Implicaciones estratégicas para las organizaciones hispanohablantes
Aunque RSAC es un evento estadounidense, sus conclusiones tienen alcance global. Las organizaciones en España y América Latina no son ajenas a esta dinámica. De hecho, muchas empresas de la región están en una fase de adopción tecnológica donde la IA agentiva puede ofrecer ventajas competitivas significativas, especialmente en sectores como banca, retail y logística. Sin embargo, la falta de regulación específica en varios países de la región añade una capa adicional de incertidumbre.
En Europa, el Reglamento de Inteligencia Artificial (EU AI Act) ya establece requisitos para sistemas de alto riesgo, y los agentes autónomos probablemente caerán bajo esa categoría. Las empresas españolas y aquellas con operaciones en la UE deben prepararse para cumplir con transparencia, documentación y supervisión humana. En América Latina, donde el marco regulatorio es más fragmentado, la responsabilidad recae en las propias organizaciones para establecer barreras de seguridad internas. La experiencia de RSAC 2026 sugiere que esperar a que la legislación llegue es un lujo que pocas empresas pueden permitirse.
¿Cómo prepararse para el auge de los agentes de IA en ciberseguridad?

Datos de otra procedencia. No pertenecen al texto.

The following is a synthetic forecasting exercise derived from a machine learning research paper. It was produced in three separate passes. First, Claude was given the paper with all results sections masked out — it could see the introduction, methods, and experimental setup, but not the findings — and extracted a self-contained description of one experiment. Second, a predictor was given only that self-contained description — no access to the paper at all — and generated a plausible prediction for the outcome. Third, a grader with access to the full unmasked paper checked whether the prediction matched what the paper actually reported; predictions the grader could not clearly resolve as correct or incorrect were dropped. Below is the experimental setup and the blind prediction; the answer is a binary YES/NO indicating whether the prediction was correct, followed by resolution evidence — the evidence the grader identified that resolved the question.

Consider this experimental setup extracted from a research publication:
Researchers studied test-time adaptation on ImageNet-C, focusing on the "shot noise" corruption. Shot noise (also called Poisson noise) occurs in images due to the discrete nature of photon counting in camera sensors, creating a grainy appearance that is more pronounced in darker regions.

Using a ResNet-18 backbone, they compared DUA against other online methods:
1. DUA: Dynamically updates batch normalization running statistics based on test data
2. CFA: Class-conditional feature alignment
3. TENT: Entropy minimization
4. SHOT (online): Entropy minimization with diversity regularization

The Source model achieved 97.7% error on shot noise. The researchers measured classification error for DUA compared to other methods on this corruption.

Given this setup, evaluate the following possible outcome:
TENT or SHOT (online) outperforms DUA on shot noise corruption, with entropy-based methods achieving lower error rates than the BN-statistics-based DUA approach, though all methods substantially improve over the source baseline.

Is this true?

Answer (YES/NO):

La respuesta que emergió de la conferencia tiene tres componentes. Primero, gobernanza: definir políticas claras sobre qué decisiones puede tomar un agente sin intervención humana, y establecer un proceso de revisión periódica de esos permisos. Segundo, visibilidad: implementar herramientas de monitoreo que permitan observar el comportamiento de los agentes en tiempo real, detectando desviaciones antes de que se conviertan en incidentes. Tercero, entrenamiento: los equipos de seguridad necesitan entender no solo cómo funcionan los modelos subyacentes, sino también cómo interpretar las acciones de un agente y cómo reaccionar ante comportamientos anómalos.
Ninguna de estas medidas es trivial, y ninguna puede implementarse de la noche a la mañana. Pero el consenso en RSAC 2026 fue que el tiempo de la experimentación controlada se está agotando. Los agentes de IA ya están operando en entornos productivos, tanto legítimos como maliciosos. Las organizaciones que no hayan comenzado a prepararse para este nuevo paradigma corren el riesgo de quedar rezagadas, no solo en eficiencia, sino en seguridad.
El futuro inmediato: de la fascinación a la gestión del riesgo agentivo
RSAC 2026 pasará a la historia como la edición en la que los agentes de IA dejaron de ser una curiosidad tecnológica para convertirse en un pilar del debate estratégico. La conferencia no resolvió todos los problemas, pero sí logró algo fundamental: poner sobre la mesa las preguntas correctas. ¿Cómo confiar en un sistema que actúa por sí mismo? ¿Cómo defenderse de un atacante que también usa agentes? ¿Cómo construir una defensa que sea tan rápida y adaptable como la amenaza?
Las respuestas aún se están escribiendo, pero el camino está más claro que nunca. La colaboración entre fabricantes de seguridad, investigadores, reguladores y empresas usuarias será clave. ESET, con sus seis charlas y su presencia activa, ha demostrado que el sector está dispuesto a invertir en soluciones, pero también a mantener una vigilancia crítica. El video de Tony Anscombe resume esa doble cara: optimismo por las capacidades, pero conciencia plena de los riesgos.
El próximo año, en RSAC 2027, probablemente veremos no solo más agentes, sino también los primeros marcos de certificación y las primeras lecciones aprendidas de incidentes reales. Hasta entonces, la tarea inmediata para cualquier organización es clara: dejar de preguntarse si los agentes de IA son una amenaza o una oportunidad, y empezar a gestionarlos como lo que realmente son: ambas cosas al mismo tiempo.